▶ [Цитируемый текст]

Сведущие в политике люди хорошо понимали опасности этой кампании. Они не ошиблись: уже вскоре под Евпаторией появились английские и французские военные корабли и ареной боевых действий стал Крым. Из своего лондонского изгнания Герцен, не обинуясь, высказал свое понимание событий, которое было всего ближе к истине, — Николай затеял войну, потому что собственного измученного народа он боялся больше, чем всех внешних врагов. Но время не располагало к трезвости мысли и оценки. Патриотическое воодушевление поначалу выглядело чуть ли не всеобщим. Похоже, ему отчасти поддался и кавказский юнкер.
Впрочем, главной причиной, которая побудила Толстого подать рапорт о переводе в Дунайскую армию, была усталость от своего образа жизни, который ему «невыносимо надоел». Об этом он писал брату Сергею незадолго до прощания со станицей Старогладковской: «Вот уж год скоро, как я только о том и думаю, как бы положить в ножны меч свой, и не могу. Но так как я принужден воевать где бы то ни было, то нахожу более приятным воевать в Турции, чем здесь». Прошение было удовлетворено. 19 января 1854 года Толстой навсегда простился с Кавказом. Эти два с половиной года он потом будет вспоминать как «и мучительное, и хорошее время».
Мучительным оно было из-за постоянного чувство одиночества и несчастья. Но зато, напишет Толстой через пять лет в одном очень искреннем письме, «никогда, ни прежде, ни после, я не доходил до такой высоты мысли, не заглядывал туда» — в область вечных вопросов и вечных сомнений.
«И все, что я нашел тогда, навсегда останется моим убеждением… Я нашел простую, старую вещь, но которую я знаю так, как никто не знает, я нашел, что есть бессмертие, что есть любовь и что жить надо для другого, для того, чтобы быть счастливым вечно».
Это истины Евангелия, которое Толстой перечитывал снова и снова, но не состоянии был уверовать ни в Искупителя, ни в таинства. Вот из-за чего так изводило его сознание, что он несчастлив, что «сердце сохнет с каждым годом» и ничего тут не поправить: «Я надеюсь еще и в короткие минуты как будто верю, но не имею религии и не верю». Что же, «у каждой души свой путь, и путь неизвестный, и только чувствуемый в глубине ее». Видно, он родился таким, что у него «жизнь делает религию, а не религия жизнь».

▶ [Прилагаемые пункты]
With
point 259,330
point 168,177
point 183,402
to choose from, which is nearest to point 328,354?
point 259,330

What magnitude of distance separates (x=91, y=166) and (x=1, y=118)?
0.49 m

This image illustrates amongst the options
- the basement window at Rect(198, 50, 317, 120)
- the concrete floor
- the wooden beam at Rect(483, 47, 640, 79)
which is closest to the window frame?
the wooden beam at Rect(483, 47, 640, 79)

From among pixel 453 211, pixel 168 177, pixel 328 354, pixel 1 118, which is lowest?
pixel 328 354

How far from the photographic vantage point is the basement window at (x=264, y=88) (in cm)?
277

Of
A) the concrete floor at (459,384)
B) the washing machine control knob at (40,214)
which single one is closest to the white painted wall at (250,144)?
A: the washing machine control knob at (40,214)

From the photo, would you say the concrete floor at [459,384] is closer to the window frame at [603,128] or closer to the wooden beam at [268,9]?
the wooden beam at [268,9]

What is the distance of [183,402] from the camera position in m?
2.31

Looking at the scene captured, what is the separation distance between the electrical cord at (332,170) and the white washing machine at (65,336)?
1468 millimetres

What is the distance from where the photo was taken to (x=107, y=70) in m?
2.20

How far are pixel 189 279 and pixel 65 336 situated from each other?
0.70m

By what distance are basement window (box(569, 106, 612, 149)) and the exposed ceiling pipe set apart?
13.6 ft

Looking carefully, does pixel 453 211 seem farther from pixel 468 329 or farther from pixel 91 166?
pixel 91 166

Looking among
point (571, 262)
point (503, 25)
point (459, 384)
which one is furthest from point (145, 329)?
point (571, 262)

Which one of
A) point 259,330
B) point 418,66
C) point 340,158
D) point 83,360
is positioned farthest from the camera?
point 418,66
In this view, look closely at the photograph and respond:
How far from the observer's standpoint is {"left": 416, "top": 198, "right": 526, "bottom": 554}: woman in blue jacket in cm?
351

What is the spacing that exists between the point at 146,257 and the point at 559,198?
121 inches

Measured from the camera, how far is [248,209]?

▶ [Список заданий]
A. Согласуются ли с отрывком о Толстом следующие утверждения: (i) Толстой простился с Кавказом 19 января 1854 года; (ii) прошение Толстого о переводе было отклонено; (iii) об усталости от своего образа жизни Толстой писал брату Николаю? На каждое ответьте «да» или «нет» и дословно приведите решающие слова текста.
B. Возобновите отрывок о Толстом с того места, на котором он заканчивается.
Пункты здесь никакой роли не играют.

▶ [Ответы к заданиям]
A.
(i) Да: «19 января 1854 года Толстой навсегда простился с Кавказом».
(ii) Нет: «Прошение было удовлетворено».
(iii) Нет: «Об этом он писал брату Сергею незадолго до прощания со станицей Старогладковской».

B.
Дата под этим письмом Александре Толстой, двоюродной тетке, которая, хотя и была одиннадцатью годами старше Льва Николаевича, как раз в ту пору, кажется, пробуждала у него не только родственные чувства, — конец апреля 1859-го. Подводится духовный итог уходящей молодости, ясно осознана проблема, которая для Толстого останется главенствующей еще целых два десятилетия. Вправду ли надлежит подчинить свое бытие заповедям и нормам, которые сами по себе бесспорны, однако пришли не как результат пережитого и передуманного, а достались как готовое знание? Или верно другое: действительна лишь та вера, которую человек обрел, всматриваясь в собственный опыт, чтобы сделать из него твердые нравственные выводы, и они должны быть предельно честными, то есть обязывающими к реальному действию?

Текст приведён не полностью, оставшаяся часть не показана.